## DOCUMENT TEXT
════════════════════

Why Does Gravity Try To Attract All Things To the Center of Earth?

Because the center of the planet is the center of Earth’s gravity: its center of gravity.

You’ve heard the expression “center of gravity” before, and now’s your chance to understand what it really means. But first, what is gravity, or, more properly, gravitation?

Gravitation is one of the three fundamental forces in Nature. (The other two are the strong nuclear force, which holds atomic nuclei together, and the electroweak force, which drives certain radioactive changes and is responsible for all electric and magnetic effects.) And what is a force? A force is what makes things move, and nobody can define it any better, despite pages and pages of equations.

The gravitational force acts between any two pieces of matter and tries to bring them together. Every particle of matter in the universe is attracting every other particle of matter, simply because gravitational attraction is an inherent property of matter itself. (And nobody knows exactly why.)

But like two people on an ideal date, gravitation isn’t a one-way attraction. It’s mutual; each body attracts the other. And the more mass a body has , the more particles of matter it contains, the stronger its aggregate attractive force will be. That’s why when you jump off a ladder, Earth doesn’t fall upward to meet you. Its superior mass wins out, and Mohammed falls toward the mountain, so to speak.

(If you think you don’t know what mass is, pay a visit to the Nitpicker’s Corner at the end of this section. If you think you do know what mass is, and if you think you do, you do, then read on.) If mass is what attracts other masses by gravitation, then Earth should attract objects toward wherever most of its mass is concentrated, toward someplace within the body of the planet, rather than to someplace on the surface. But still, why the center?

════════════════════

(Collected data entries)
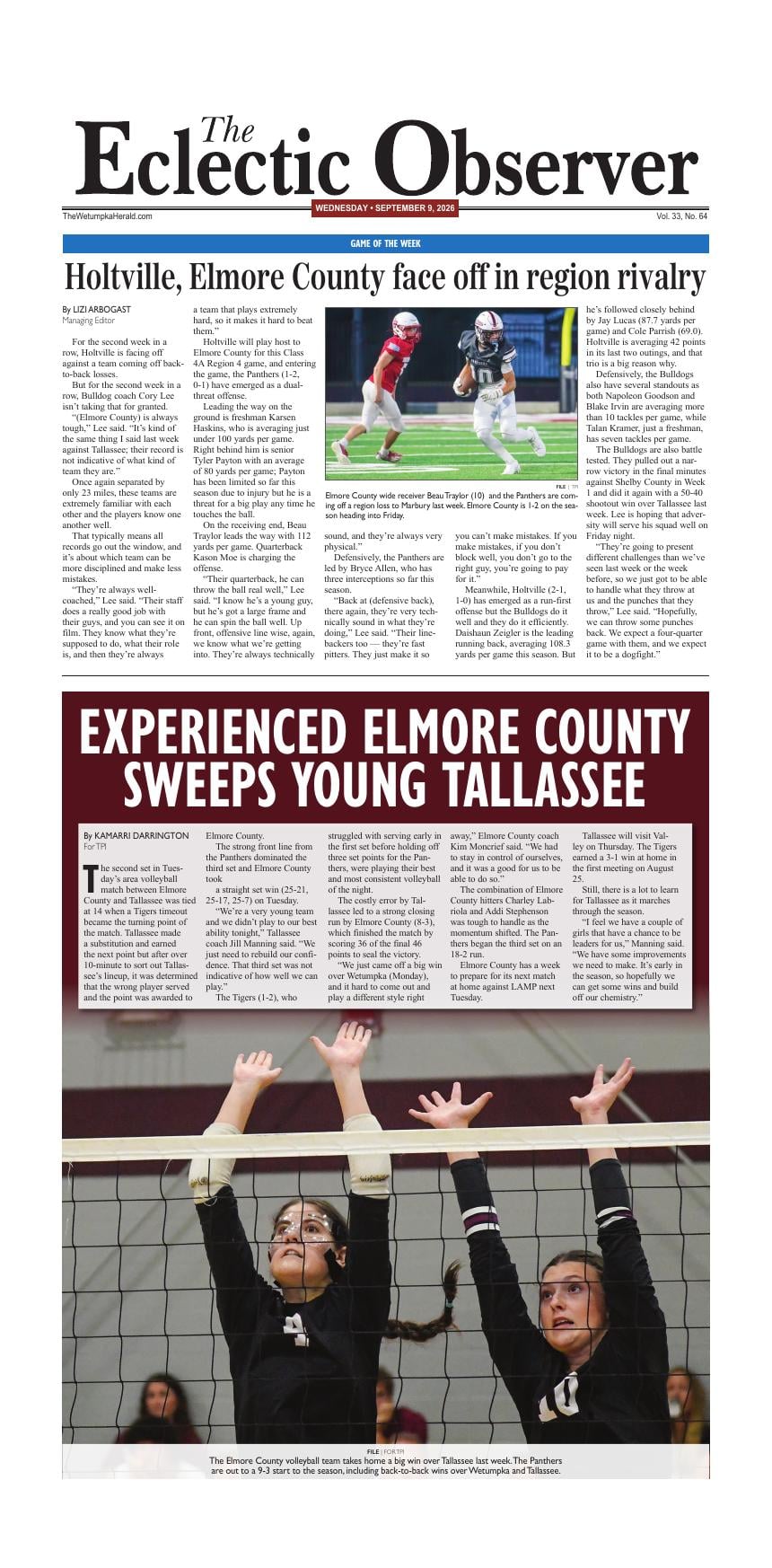 The Eclectic Observer

TheWetumpkaHerald.com

WEDNESDAY • SEPTEMBER 9, 2026

Vol. 33, No. 64

GAME OF THE WEEK

Holtville, Elmore County face off in region rivalry

By LIZI ARBOGAST
Managing Editor

For the second week in a row, Holtville is facing off against a team coming off back-to-back losses.

But for the second week in a row, Bulldog coach Cory Lee isn't taking that for granted.

"(Elmore County) is always tough," Lee said. "It's kind of the same thing I said last week against Tallassee; their record is not indicative of what kind of team they are."

Once again separated by only 23 miles, these teams are extremely familiar with each other and the players know one another well.

That typically means all records go out the window, and it's about which team can be more disciplined and make less mistakes.

"They're always well-coached," Lee said. "Their staff does a really good job with their guys, and you can see it on film. They know what they're supposed to do, what their role is, and then they're always a team that plays extremely hard, so it makes it hard to beat them."

Holtville will play host to Elmore County for this Class 4A Region 4 game, and entering the game, the Panthers (1-2, 0-1) have emerged as a dual-threat offense.

Leading the way on the ground is freshman Karsen Haskins, who is averaging just under 100 yards per game. Right behind him is senior Tyler Payton with an average of 80 yards per game; Payton has been limited so far this season due to injury but he is a threat for a big play any time he touches the ball.

On the receiving end, Beau Traylor leads the way with 112 yards per game. Quarterback Kason Moe is charging the offense.

"Their quarterback, he can throw the ball real well," Lee said. "I know he's a young guy, but he's got a large frame and he can spin the ball well. Up front, offensive line wise, again, we know what we're getting into. They're always technically sound, and they're always very physical."

Defensively, the Panthers are led by Bryce Allen, who has three interceptions so far this season.

"Back at (defensive back), there again, they're very technically sound in what they're doing," Lee said. "Their linebackers too — they're fast pitters. They just make it so you can't make mistakes. If you make mistakes, if you don't block well, you don't go to the right guy, you're going to pay for it."

Meanwhile, Holtville (2-1, 1-0) has emerged as a run-first offense but the Bulldogs do it well and they do it efficiently. Daishaun Zeigler is the leading running back, averaging 108.3 yards per game this season. But he's followed closely behind by Jay Lucas (87.7 yards per game) and Cole Parrish (69.0). Holtville is averaging 42 points in its last two outings, and that trio is a big reason why.

Defensively, the Bulldogs also have several standouts as both Napoleon Goodson and Blake Irvin are averaging more than 10 tackles per game, while Talan Kramer, just a freshman, has seven tackles per game.

The Bulldogs are also battle tested. They pulled out a narrow victory in the final minutes against Shelby County in Week 1 and did it again with a 50-40 shootout win over Tallassee last week. Lee is hoping that adversity will serve his squad well on Friday night.

"They're going to present different challenges than we've seen last week or the week before, so we just got to be able to handle what they throw at us and the punches that they throw," Lee said. "Hopefully, we can throw some punches back. We expect a four-quarter game with them, and we expect it to be a dogfight."

FILE | TPI
Elmore County wide receiver Beau Traylor (10) and the Panthers are coming off a region loss to Marbury last week. Elmore County is 1-2 on the season heading into Friday.

EXPERIENCED ELMORE COUNTY SWEEPS YOUNG TALLASSEE

By KAMARRI DARRINGTON
For TPI

The second set in Tuesday's area volleyball match between Elmore County and Tallassee was tied at 14 when a Tigers timeout became the turning point of the match. Tallassee made a substitution and earned the next point but after over 10-minute to sort out Tallassee's lineup, it was determined that the wrong player served and the point was awarded to Elmore County.

The strong front line from the Panthers dominated the third set and Elmore County took a straight set win (25-21, 25-17, 25-7) on Tuesday.

"We're a very young team and we didn't play to our best ability tonight," Tallassee coach Jill Manning said. "We just need to rebuild our confidence. That third set was not indicative of how well we can play."

The Tigers (1-2), who struggled with serving early in the first set before holding off three set points for the Panthers, were playing their best and most consistent volleyball of the night.

The costly error by Tallassee led to a strong closing run by Elmore County (8-3), which finished the match by scoring 36 of the final 46 points to seal the victory.

"We just came off a big win over Wetumpka (Monday), and it hard to come out and play a different style right away," Elmore County coach Kim Moncrief said. "We had to stay in control of ourselves, and it was a good for us to be able to do so."

The combination of Elmore County hitters Charley Labriola and Addi Stephenson was tough to handle as the momentum shifted. The Panthers began the third set on an 18-2 run.

Elmore County has a week to prepare for its next match at home against LAMP next Tuesday.

Tallassee will visit Valley on Thursday. The Tigers earned a 3-1 win at home in the first meeting on August 25.

Still, there is a lot to learn for Tallassee as it marches through the season.

"I feel we have a couple of girls that have a chance to be leaders for us," Manning said. "We have some improvements we need to make. It's early in the season, so hopefully we can get some wins and build off our chemistry."

FILE | FOR TPI
The Elmore County volleyball team takes home a big win over Tallassee last week. The Panthers are out to a 9-3 start to the season, including back-to-back wins over Wetumpka and Tallassee.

════════════════════

## TASK STATEMENT
From the passage on gravity, extract the portion starting at "The gravitational force" and ending at "so to speak.", copying it word for word. The records have no role in this exercise.

## SOLVED EXERCISE
The gravitational force acts between any two pieces of matter and tries to bring them together. Every particle of matter in the universe is attracting every other particle of matter, simply because gravitational attraction is an inherent property of matter itself. (And nobody knows exactly why.)

But like two people on an ideal date, gravitation isn’t a one-way attraction. It’s mutual; each body attracts the other. And the more mass a body has , the more particles of matter it contains, the stronger its aggregate attractive force will be. That’s why when you jump off a ladder, Earth doesn’t fall upward to meet you. Its superior mass wins out, and Mohammed falls toward the mountain, so to speak.